You can follow any docker tutorial to create your own dockerfile and build it, or if you want to utilize the packages already supported in jetson-containers, see here:
Also, in regards to Riva, I’ve done all the steps of this tutorial and it doesn’t work.
Right now I’m working with but Coqui-ai TTS without CUDA support due (it takes ages do do anything) to it’s impossible to install PyTorch with CUDA support.
It would be great to have at least one working option for Text-To-Speech for the Jetson AGX Orin.
On the other side, even though Text-To-Speech has more priority for me, I would also need in the future the possibility to generate Text-To-Audio (to create FX sounds). I haven’t seen any web front-end with API as VoiceGen or MusicGen, so it would be nice to be able to install the Python Flask so the programmers can have flexibility to implement endpoints services.
@esteban.gallardo what I have mainly been using for text-to-speech is Piper TTS:
It is lightweight, optimized with onnxruntime+CUDA, and sounds decent with the high-quality version of their models (I typically use en_US-libritts-high and pick one of the many voices that sound good)
Riva streaming TTS has a known issue right now with the timeouts - should be resolved in the next release. I also have a container for Coqui xTTS, but even with TensorRT optimizations applied, it is still sub-realtime on AGX Orin. Also unfortunately they have ceased development I believe.
In NanoLLM and Agent Studio, I support plugins for both Riva TTS and Piper TTS. Riva I believe does still sound better, but takes more memory. So on the smaller Jetsons (like Orin Nano) will use Piper.
Yes, Piper works, it’s extremely fast, but it doesn’t give me the quality I need. It’s as bad as Google’s Text-To-Speech. My project is about creating audiobooks and Piper is useless for that. Coqui-AI gives me the quality I need but it can take up to 3 minutes to synthesize a 3 sentence paragraph and I can have way longer paragraphs.
Right now I’ve plenty to program on the front-end side, but I suppose that next week I’ll try to build a container to be able to use VoiceCraft with CUDA support. Since I’m no expert in Docker I assume that I will spend one or two weeks until I have knowledge enough to make it. I would rather prefer to keep working on the front-end but I really need a decent AI text-to-speech generation.
On AGX Orin, this gets a realtime factor between ~.92 - 1.0 in streaming mode, using TensorRT in my fork from github.com/dusty-nv/TTS
It sounds good (and the voice cloning feature works and is cool), but it is still too slow for my uses. You can slow the voice rate down a smidge to match that without noticing it too bad (normally I speed it up a bit actually, due to the verbose bot output).

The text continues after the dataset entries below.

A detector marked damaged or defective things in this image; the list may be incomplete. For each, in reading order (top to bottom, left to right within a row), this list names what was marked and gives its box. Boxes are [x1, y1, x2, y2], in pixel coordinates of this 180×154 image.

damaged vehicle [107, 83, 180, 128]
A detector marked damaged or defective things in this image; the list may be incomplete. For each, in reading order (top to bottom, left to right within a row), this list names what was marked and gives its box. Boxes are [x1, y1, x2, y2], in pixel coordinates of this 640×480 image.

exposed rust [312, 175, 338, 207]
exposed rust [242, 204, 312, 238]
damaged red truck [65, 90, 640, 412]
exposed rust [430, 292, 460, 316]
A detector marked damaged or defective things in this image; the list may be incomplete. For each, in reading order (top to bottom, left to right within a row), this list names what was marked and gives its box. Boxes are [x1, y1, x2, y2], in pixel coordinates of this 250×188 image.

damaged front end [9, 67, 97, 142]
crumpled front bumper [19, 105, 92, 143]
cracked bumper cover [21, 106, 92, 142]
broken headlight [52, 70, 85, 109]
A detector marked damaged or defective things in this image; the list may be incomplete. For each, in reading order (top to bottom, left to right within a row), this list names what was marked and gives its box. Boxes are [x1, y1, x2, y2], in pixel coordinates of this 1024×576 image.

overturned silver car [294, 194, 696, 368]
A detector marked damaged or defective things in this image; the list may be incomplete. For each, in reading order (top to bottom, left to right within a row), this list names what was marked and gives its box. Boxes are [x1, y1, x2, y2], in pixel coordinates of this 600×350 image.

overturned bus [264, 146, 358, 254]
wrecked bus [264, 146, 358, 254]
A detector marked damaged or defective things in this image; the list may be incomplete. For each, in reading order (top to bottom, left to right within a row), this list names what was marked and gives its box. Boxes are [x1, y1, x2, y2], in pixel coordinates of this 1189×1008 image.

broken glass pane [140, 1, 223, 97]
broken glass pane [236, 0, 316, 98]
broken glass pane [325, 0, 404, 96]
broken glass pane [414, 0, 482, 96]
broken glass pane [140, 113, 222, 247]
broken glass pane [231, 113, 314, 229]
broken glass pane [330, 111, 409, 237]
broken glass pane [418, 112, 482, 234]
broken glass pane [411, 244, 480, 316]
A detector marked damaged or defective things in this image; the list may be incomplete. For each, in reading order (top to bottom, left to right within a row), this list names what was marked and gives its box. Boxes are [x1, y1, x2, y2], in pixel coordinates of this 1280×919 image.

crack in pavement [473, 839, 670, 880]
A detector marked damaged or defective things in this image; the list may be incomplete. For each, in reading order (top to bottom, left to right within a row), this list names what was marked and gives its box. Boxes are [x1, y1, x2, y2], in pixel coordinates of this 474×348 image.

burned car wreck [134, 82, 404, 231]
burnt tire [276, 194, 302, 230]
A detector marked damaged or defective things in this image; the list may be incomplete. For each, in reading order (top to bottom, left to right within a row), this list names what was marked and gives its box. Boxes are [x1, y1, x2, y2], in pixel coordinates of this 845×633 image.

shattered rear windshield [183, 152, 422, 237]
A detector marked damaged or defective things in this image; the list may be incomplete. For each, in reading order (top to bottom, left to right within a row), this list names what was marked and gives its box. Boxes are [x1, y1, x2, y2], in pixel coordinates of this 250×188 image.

Regardless I need TTS way faster than realtime so it doesn’t consume the whole GPU, allowing it to run in the background alongside other models.
The Riva TTS still works in offline mode (meaning the entirety of the generated audio is returned at once, instead of streamed in chunks). And since it is fast, you can still approximate streaming with this by doing offline requests for each sentence or few sentences at a time.
The issues you mention about getting these packages to use CUDA (and not uninstall each other/ect) is why I use the containers.